JUNEAU — Alaskans can “legitimately expect” billions of dollars more in new investment in the next few years under the tax changes recently approved by the state Legislature, Gov. Sean Parnell said.
The Republican governor told The Associated Press that during his latest trip to Europe, he saw firsthand the impact of tax changes on North Sea operations, particularly in Scotland.
He said part of the reason he took the trip — his third, state-sponsored overseas tour — was because he’s after new economic opportunities for Alaska residents. Parnell said he now has a better idea of what to expect in Alaska under the recently passed tax plan.
Critics, however, called the trip a junket, saying Parnell was trying to build support for the oil industry tax cut. There is a citizen-backed effort underway aimed at repealing the plan.
“I understand there are those in the Legislature who, for political ends, want these changes to fail,” Parnell said. “But I believe they will succeed for Alaskans’ benefit.”
Based on what he saw overseas, Parnell said, Alaskans should see new oil from legacy fields in two years.
He made his comments in a phone interview Wednesday, before heading home to Alaska. He was expected to announce his future political plans Friday.
During the trip, Parnell also visited Norway. He said he encouraged Statoil to consider development on state lands. The company already has expressed interest in the Alaska Arctic.
Parnell also has faced criticism for touting two recent oil company announcements — including that Repsol found oil in test wells drilled this past winter — as encouraging steps toward new production and investment, given the tax cut hasn’t even been signed yet.
Rep. Les Gara, D-Anchorage, poked fun, likening it in his e-newsletter to “taking credit for gravity.”
Activist Andree McLeod said in an email that Parnell is using public funds and staff “to burnish his missing foreign relations experience in advance of future elections ... and serving his special interests in Washington, D.C.”
As for Parnell’s positive outlook based on what he learned in Europe, the United Kingdom has seen a number of up-and-down tax changes over the past decade, according to the UK Oil and Gas Industry Association.

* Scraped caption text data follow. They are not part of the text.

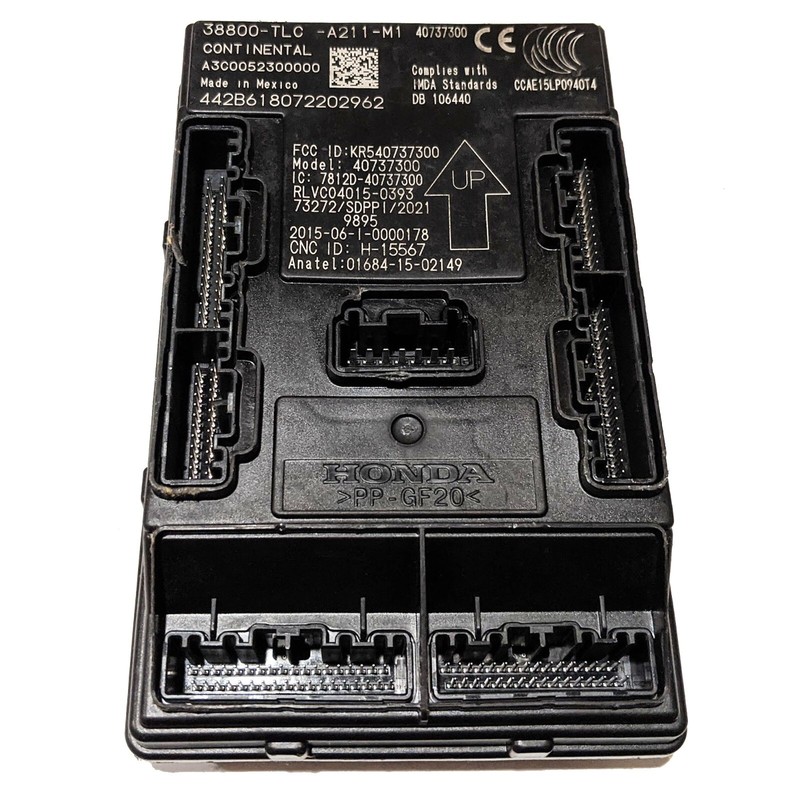 OEM BCM Body Control Module Honda CR-V EX-L Touring 1.5L 20-22 / 38800-TLC-A211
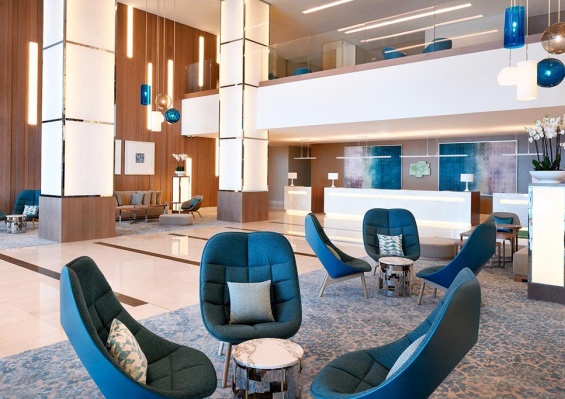 Hôtel Holiday Inn Dubai Festival City 4* Hôtel Holiday Inn Dubai Festival City 4*
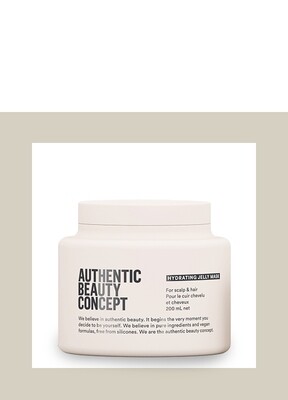 AUTHENTIC BEAUTY CONCEPT HYDRATING JELLY MASK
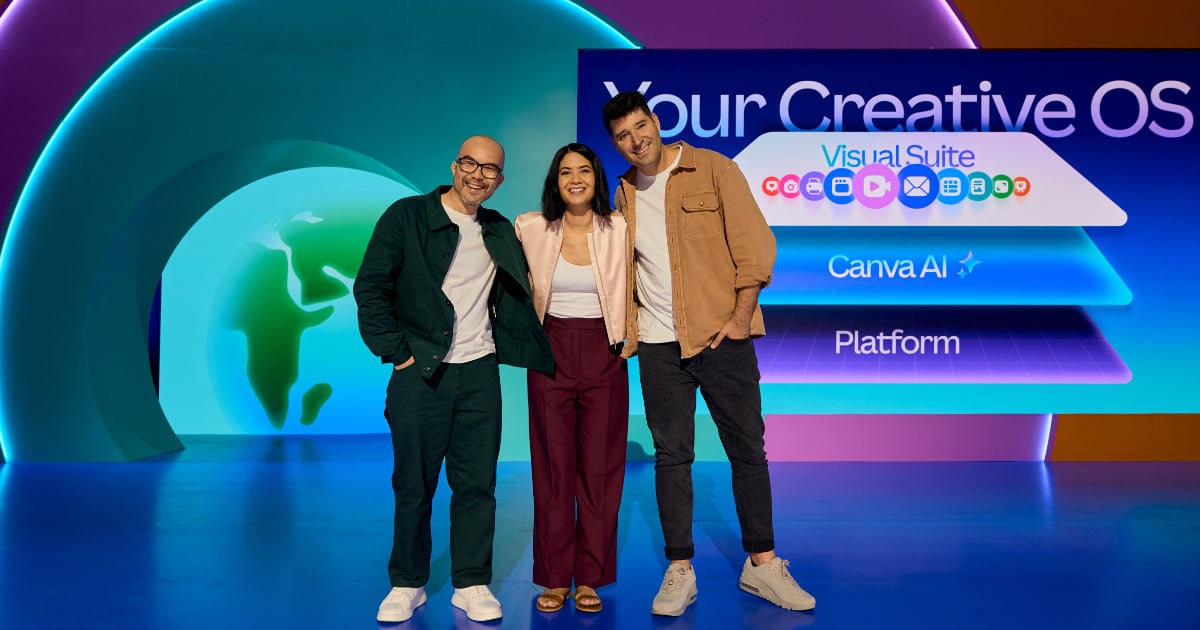 Canva's SimTheory and Ortto Acquisitions Signal Creative Tools Are Becoming Full-Stack Marketing Platforms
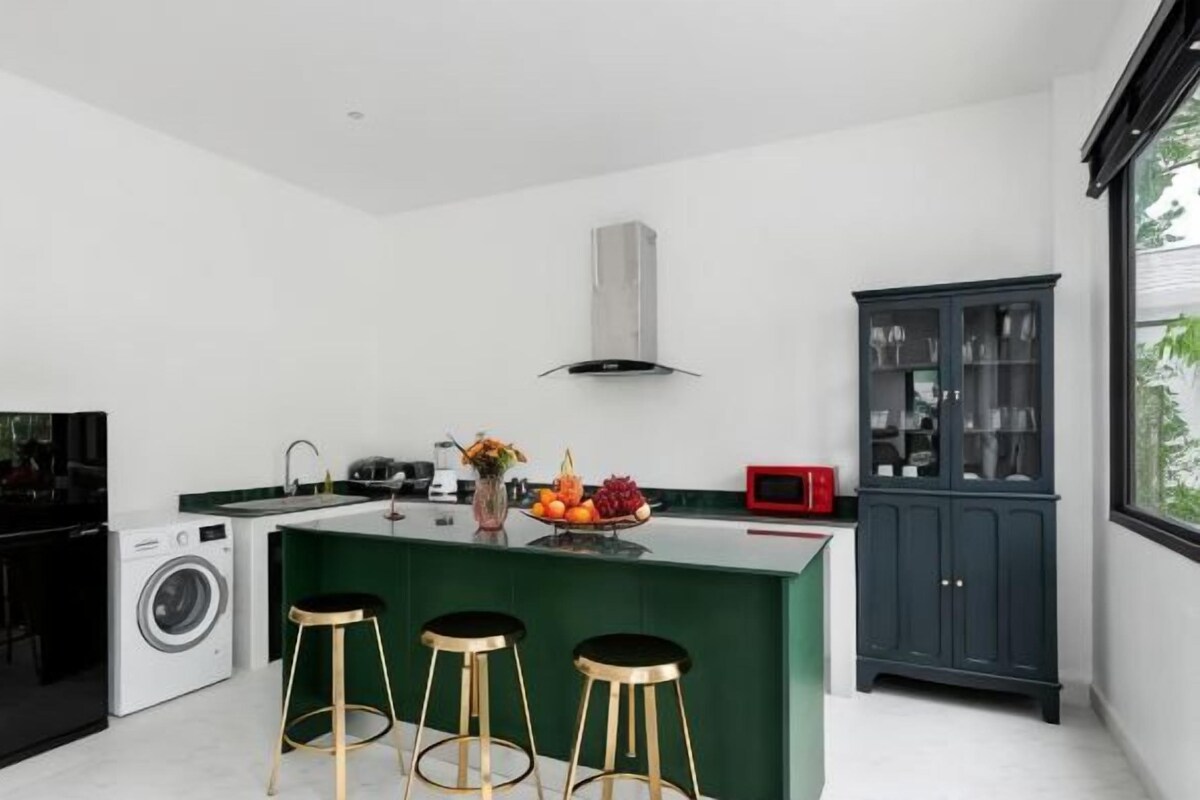 Cocina privada
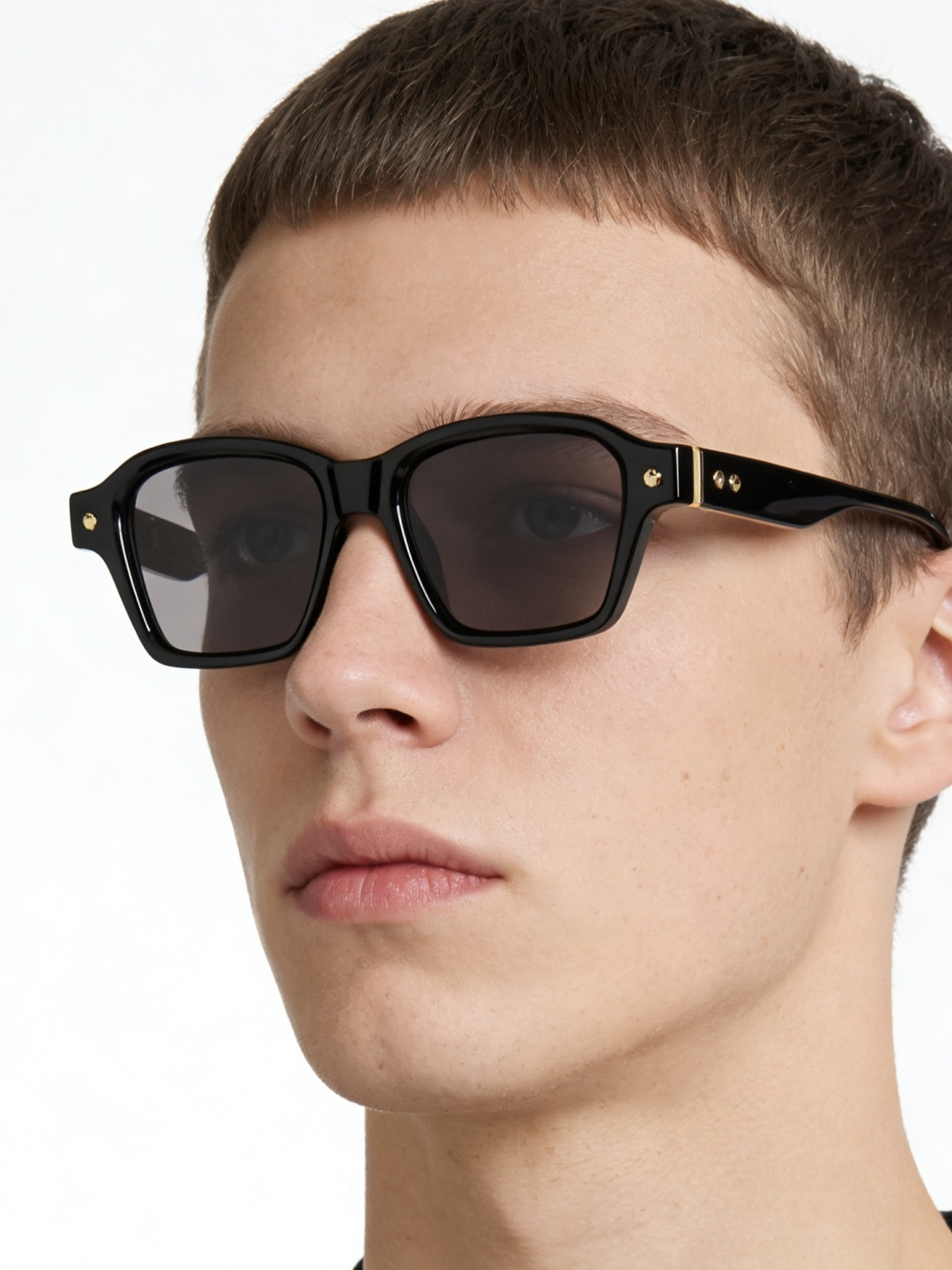 John DaliaMod：Project Series 08Size ：49口17老钱风极简主义品质看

The most recent change came last year, allowing for a tax break in aging fields known as brownfields. That came on the heels of a tax increase in 2011.
Sally Hatch, a spokeswoman for the UK Oil and Gas Industry Association, said in an email that recent tax changes are “repairing investor confidence.”
She said there was record investment last year, which is expected to increase this year. She said production also is forecast to increase, from the current 1.55 million barrels of oil equivalent per day toward 2 million barrels of oil equivalent per day in 2017.